Teks yang Diberikan:
^^^^
Setelah lebih satu jam dalam "lobang perlindungan" dan setelah mengetahui "Missi Said Abubakar", Ahmad Abdullah dan Teuku Zainul Abidin keluar dengan rasa puas. Sore hari itu juga, dengan menumpang kereta api malam (waktu itu masih ada kereta api malam yang berangkat ke Aceh) dari Besitang kedua utusan yang berhasil itu kembali ke Aceh .

KOLONE KELIMA FUJIWARA-KIKAN


Sesampai di Seulimeum, Ahmad Abdullah bersama Teungku Abdulwahab berangkat ke Sigli untuk melapor kepada Ketua Umum PUSA Teungku Muhammad Daud Beureueh tentang "Missi Said Abubakar", yang kemudian bersama-sama dengan Teungku Muhammad Daud Beureueh berangkat ke Banda Aceh untuk membicarakan hal tersebut dengan Teuku Nyak Arif.
^^^^
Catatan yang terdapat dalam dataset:
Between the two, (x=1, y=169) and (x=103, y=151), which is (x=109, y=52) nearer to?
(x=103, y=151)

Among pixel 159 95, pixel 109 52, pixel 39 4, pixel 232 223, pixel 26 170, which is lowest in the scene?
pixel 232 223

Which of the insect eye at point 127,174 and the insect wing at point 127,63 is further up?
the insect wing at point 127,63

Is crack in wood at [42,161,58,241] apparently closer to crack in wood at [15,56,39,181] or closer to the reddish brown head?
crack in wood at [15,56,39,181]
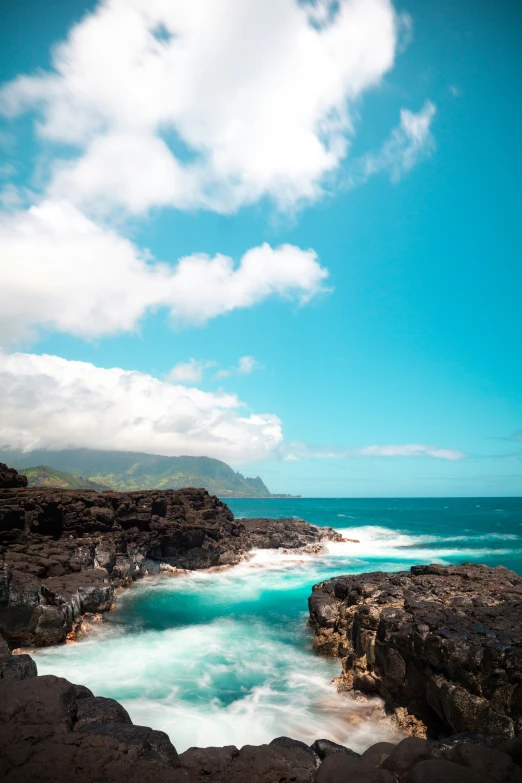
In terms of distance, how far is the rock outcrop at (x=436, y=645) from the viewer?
11.8 m

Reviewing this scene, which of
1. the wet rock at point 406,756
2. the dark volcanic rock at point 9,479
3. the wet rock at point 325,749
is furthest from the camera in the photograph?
the dark volcanic rock at point 9,479

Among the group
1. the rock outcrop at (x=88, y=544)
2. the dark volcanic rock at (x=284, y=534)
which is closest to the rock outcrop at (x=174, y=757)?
the rock outcrop at (x=88, y=544)

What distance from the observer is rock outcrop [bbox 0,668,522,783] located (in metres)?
6.95

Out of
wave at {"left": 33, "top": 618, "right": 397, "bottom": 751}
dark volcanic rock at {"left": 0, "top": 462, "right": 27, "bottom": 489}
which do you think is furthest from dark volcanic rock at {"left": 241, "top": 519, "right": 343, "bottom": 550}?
wave at {"left": 33, "top": 618, "right": 397, "bottom": 751}

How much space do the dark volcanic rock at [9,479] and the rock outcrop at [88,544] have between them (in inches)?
4.5

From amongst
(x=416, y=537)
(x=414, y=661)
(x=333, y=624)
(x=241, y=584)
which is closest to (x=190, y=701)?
(x=333, y=624)

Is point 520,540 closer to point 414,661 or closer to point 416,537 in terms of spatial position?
point 416,537

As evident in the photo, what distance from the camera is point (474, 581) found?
2056cm

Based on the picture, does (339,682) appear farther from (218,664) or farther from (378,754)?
(378,754)

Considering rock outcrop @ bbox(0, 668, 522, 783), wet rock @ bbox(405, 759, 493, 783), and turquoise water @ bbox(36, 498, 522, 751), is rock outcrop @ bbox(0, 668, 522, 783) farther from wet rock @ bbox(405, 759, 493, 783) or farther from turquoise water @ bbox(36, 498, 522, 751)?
turquoise water @ bbox(36, 498, 522, 751)

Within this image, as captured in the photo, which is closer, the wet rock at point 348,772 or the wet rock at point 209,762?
the wet rock at point 348,772

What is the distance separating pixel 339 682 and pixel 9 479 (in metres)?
35.8

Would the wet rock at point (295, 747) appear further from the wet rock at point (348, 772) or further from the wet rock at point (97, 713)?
the wet rock at point (97, 713)

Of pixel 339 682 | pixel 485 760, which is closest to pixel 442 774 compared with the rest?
pixel 485 760
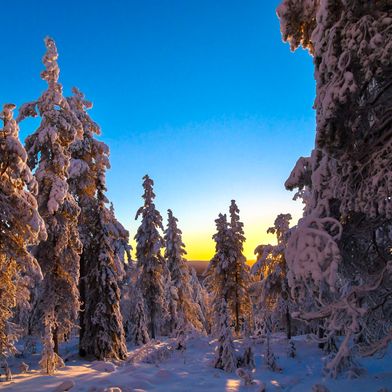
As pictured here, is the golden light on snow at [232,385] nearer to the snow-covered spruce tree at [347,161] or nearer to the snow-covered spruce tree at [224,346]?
the snow-covered spruce tree at [224,346]

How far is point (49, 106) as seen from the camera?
1731cm

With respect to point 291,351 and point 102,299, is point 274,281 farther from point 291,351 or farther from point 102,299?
point 102,299

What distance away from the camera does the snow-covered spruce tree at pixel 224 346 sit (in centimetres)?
1833

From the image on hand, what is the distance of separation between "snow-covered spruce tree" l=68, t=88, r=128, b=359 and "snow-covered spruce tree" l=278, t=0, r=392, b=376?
629 inches

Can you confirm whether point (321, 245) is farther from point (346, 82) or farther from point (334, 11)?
point (334, 11)

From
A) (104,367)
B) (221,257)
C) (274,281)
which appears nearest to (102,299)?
(104,367)

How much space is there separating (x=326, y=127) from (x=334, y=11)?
6.34 feet

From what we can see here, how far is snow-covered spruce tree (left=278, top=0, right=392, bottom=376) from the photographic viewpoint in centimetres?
586

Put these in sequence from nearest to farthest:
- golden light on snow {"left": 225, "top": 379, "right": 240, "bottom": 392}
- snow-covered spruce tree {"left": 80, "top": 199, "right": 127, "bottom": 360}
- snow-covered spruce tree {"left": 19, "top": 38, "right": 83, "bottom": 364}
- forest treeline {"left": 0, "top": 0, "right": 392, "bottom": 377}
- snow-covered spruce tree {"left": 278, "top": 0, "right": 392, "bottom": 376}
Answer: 1. snow-covered spruce tree {"left": 278, "top": 0, "right": 392, "bottom": 376}
2. forest treeline {"left": 0, "top": 0, "right": 392, "bottom": 377}
3. golden light on snow {"left": 225, "top": 379, "right": 240, "bottom": 392}
4. snow-covered spruce tree {"left": 19, "top": 38, "right": 83, "bottom": 364}
5. snow-covered spruce tree {"left": 80, "top": 199, "right": 127, "bottom": 360}

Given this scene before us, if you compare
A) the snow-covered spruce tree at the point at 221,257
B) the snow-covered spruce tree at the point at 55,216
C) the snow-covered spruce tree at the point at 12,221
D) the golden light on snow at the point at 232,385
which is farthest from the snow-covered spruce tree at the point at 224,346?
the snow-covered spruce tree at the point at 221,257

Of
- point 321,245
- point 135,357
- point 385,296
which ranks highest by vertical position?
point 321,245

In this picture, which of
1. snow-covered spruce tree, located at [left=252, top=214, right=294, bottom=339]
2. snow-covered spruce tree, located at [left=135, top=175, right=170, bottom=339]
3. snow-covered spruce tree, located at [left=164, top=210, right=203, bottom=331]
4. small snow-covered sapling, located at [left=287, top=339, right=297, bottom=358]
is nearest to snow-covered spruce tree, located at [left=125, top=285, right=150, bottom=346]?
snow-covered spruce tree, located at [left=135, top=175, right=170, bottom=339]

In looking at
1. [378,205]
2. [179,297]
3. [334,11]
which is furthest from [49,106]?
[179,297]

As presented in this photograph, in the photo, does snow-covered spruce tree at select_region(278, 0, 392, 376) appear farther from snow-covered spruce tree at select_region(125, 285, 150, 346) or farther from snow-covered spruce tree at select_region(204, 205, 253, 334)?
snow-covered spruce tree at select_region(204, 205, 253, 334)
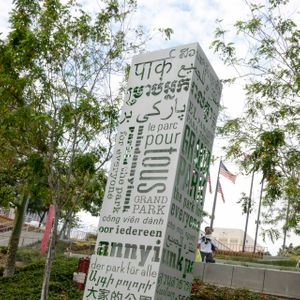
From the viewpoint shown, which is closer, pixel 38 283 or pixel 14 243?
pixel 38 283

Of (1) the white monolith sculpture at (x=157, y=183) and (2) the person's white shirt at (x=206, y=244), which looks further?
(2) the person's white shirt at (x=206, y=244)

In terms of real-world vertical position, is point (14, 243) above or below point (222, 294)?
above

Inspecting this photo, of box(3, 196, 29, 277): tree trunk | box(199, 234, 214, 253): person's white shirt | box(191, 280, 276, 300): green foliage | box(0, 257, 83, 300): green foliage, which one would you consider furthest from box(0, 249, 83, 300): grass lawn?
box(199, 234, 214, 253): person's white shirt

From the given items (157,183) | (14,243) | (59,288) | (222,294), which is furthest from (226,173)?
(157,183)

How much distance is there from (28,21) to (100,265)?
7.28 meters

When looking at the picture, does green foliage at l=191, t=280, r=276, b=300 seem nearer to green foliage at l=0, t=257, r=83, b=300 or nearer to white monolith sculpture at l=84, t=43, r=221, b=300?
green foliage at l=0, t=257, r=83, b=300

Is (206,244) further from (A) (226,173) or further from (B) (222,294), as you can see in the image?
(A) (226,173)

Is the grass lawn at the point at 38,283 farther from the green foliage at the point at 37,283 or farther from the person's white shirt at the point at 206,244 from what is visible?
the person's white shirt at the point at 206,244

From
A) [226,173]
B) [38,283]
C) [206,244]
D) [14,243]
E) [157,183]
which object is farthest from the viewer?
[226,173]

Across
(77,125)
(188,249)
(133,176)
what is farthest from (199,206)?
(77,125)

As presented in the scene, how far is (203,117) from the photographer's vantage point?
506 cm

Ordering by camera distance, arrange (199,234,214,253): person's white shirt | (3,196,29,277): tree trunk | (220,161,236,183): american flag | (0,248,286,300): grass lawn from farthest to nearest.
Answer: (220,161,236,183): american flag → (3,196,29,277): tree trunk → (199,234,214,253): person's white shirt → (0,248,286,300): grass lawn

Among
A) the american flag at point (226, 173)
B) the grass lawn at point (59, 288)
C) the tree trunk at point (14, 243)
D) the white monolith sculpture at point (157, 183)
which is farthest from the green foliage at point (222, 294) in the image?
the american flag at point (226, 173)

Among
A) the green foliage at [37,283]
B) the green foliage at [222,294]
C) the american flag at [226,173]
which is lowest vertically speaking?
the green foliage at [37,283]
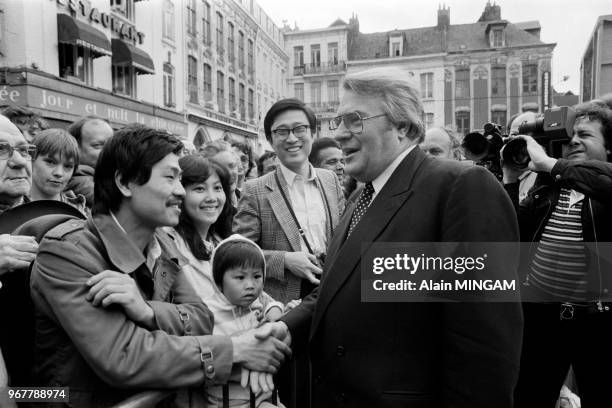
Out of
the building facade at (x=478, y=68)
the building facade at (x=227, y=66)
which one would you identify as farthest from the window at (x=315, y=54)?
the building facade at (x=227, y=66)

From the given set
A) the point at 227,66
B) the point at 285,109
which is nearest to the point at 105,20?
the point at 227,66

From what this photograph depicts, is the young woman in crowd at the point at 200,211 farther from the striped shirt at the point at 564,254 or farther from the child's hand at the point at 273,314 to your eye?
the striped shirt at the point at 564,254

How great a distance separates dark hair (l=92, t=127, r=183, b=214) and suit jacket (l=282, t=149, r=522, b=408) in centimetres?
81

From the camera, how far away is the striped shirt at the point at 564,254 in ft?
8.95

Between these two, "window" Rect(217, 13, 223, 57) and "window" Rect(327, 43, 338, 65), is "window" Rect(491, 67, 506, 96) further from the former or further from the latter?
"window" Rect(217, 13, 223, 57)

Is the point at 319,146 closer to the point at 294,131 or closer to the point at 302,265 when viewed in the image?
the point at 294,131

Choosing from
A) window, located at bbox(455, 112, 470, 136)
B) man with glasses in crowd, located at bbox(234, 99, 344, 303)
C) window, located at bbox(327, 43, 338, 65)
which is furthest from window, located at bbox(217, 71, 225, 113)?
man with glasses in crowd, located at bbox(234, 99, 344, 303)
^^^^
Tugas Latihan 1:
Bisakah Anda menuliskan ulang dengan persis bagian teks tentang misi Said Abubakar yang diawali kata-kata "Setelah lebih satu" dan diakhiri "kembali ke Aceh ."?
Tugas Latihan 2:
Dapatkah Anda meneruskan teks tentang misi Said Abubakar, dimulai tepat setelah kalimat terakhirnya?

Jawaban Tugas 1:
Setelah lebih satu jam dalam "lobang perlindungan" dan setelah mengetahui "Missi Said Abubakar", Ahmad Abdullah dan Teuku Zainul Abidin keluar dengan rasa puas. Sore hari itu juga, dengan menumpang kereta api malam (waktu itu masih ada kereta api malam yang berangkat ke Aceh) dari Besitang kedua utusan yang berhasil itu kembali ke Aceh .

Jawaban Tugas 2:
Di rumah Teuku Nyak Arif Lamnyong, dalam satu permusyawaratan antara Pengurus Besar PUSA (Teungku Muhammad Daud Bereueh, Teungku Abdulwahab Seulimeum dan Ahmad Abdullah) dan Teuku Nyak Arif dibicarakan masalah "Kolone Kelima Fujiwarakikan" dan kemudian disepakati untuk membantu gerakan itu dengan tujuan utama memakainya sebagai alat mengusir Belanda dari Aceh. Kepada Teuku Nyak Arif tidak diberitahu, bahwa sebelum datang "Missi Said Abubakar" dengan membawa "Kolone Kelima Fujiwarakikan" di Aceh telah terbentuk sebuah gerakan bawah tanah yang diberi nama "Gerakan Fajar". Setelah pertemuan Lamnyong itu, maka berdirilah di seluruh Aceh Barisan F, dengan dua penafsiran. Ada yang menafsirkan " F " itu dengan "Fajar" dan ada pula yang menafsirkannya dengan "Fujiwarakikan", sesuai dengan pengetahuan masing-masing.

PERLAWANAN MULAI DI SEULIMEUM

Pada malam itu, tanggal 20 Februari 1942, perlawanan fisik terhadap tentara
pendudukan Belanda dimulai dengan mengepung tangsi tentara Belanda dan rumah Countroleur di kota Seulimeum.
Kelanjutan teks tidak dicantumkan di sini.